La realidad del «Electroestado»

China ha entendido que el poder del siglo actual no reside en el control de los oleoductos, sino en el control de las cadenas de suministro de los minerales críticos, el software de gestión energética y la manufactura avanzada. Al concentrar la fabricación de vehículos eléctricos, baterías y paneles solares, Pekín ha construido una barrera competitiva basada en la integración vertical y la escala industrial. Para las grandes economías occidentales, intentar competir con China en esta transición no es solo una cuestión de aranceles o subsidios; es una carrera por la reindustrialización ante una ventaja estructural consolidada durante años.

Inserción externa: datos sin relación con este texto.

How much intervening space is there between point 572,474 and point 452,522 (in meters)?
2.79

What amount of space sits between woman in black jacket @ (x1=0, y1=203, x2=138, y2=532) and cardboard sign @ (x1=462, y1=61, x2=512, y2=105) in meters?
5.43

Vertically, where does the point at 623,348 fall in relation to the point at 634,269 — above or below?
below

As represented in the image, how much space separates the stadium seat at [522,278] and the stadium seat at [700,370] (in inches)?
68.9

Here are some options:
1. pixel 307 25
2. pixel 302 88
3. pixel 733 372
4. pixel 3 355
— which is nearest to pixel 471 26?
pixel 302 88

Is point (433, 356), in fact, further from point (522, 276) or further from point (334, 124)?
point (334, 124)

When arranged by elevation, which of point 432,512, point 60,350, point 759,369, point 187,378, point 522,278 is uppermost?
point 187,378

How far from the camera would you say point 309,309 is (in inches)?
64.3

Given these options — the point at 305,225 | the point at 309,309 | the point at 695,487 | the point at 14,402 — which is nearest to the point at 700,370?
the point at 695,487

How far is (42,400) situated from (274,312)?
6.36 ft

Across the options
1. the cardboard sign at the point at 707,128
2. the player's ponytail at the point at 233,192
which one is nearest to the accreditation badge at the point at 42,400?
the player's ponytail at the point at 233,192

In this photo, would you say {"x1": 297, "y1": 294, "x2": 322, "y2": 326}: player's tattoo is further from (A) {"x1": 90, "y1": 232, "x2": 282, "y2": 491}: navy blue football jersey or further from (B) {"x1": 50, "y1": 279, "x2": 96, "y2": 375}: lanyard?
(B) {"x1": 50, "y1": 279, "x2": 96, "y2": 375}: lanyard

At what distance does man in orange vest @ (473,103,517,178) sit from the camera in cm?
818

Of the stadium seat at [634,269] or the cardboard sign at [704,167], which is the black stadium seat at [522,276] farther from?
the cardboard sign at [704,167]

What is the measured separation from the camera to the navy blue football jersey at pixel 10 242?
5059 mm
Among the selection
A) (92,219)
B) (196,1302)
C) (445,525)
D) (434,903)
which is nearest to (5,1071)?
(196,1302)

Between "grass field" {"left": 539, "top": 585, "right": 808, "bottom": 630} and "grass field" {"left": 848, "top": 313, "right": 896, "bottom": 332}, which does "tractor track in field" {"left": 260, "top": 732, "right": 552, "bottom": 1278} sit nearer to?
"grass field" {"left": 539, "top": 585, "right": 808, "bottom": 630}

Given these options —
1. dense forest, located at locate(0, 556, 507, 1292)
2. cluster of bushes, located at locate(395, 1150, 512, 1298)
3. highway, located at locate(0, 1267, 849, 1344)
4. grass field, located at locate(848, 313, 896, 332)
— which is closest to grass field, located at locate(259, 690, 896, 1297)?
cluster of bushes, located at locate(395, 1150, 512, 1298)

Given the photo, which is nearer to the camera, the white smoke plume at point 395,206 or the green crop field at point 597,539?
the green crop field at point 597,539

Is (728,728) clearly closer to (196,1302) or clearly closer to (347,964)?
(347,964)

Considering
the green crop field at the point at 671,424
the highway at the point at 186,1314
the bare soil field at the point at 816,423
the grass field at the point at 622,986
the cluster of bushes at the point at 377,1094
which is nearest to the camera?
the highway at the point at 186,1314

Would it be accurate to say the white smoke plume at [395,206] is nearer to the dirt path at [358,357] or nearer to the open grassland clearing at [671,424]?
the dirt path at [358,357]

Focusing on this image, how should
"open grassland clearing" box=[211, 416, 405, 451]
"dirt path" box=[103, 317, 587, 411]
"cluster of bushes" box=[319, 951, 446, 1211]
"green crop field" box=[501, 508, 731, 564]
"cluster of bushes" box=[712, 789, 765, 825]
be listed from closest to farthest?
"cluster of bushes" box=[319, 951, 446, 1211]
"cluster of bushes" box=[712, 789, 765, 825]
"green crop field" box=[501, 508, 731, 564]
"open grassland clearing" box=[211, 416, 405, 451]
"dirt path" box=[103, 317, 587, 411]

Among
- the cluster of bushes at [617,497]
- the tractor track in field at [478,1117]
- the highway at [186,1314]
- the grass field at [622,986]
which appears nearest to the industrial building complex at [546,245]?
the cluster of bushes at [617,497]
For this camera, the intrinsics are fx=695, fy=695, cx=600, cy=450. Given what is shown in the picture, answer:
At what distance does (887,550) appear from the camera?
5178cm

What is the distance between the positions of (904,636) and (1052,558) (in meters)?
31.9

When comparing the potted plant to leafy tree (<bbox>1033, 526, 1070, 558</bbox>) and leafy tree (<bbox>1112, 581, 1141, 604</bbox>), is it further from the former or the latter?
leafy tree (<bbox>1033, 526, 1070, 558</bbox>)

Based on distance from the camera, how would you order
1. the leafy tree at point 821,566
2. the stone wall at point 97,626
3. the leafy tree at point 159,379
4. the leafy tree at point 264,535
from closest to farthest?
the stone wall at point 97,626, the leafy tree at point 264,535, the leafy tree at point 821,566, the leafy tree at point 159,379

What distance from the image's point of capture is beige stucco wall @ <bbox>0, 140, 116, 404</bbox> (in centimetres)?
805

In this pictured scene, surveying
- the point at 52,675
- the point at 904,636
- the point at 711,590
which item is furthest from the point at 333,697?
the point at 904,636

Marruecos: La nueva puerta como «Electro-Hub» estratégico en fase de aceleración

En este tablero global, Marruecos emerge como una pieza fundamental. Tras años de diseño meticuloso de sus estructuras energéticas y regulatorias, el país ha entrado en una fase decisiva de aceleración de su proyección. Ya no es solo un actor regional, sino la gran puerta energética para África, Europa y Oriente Medio, materializando acuerdos preestablecidos que hoy le permiten transitar de la planificación a la ejecución a gran escala para convertirse en un hub de producción y exportación de energía verde de referencia.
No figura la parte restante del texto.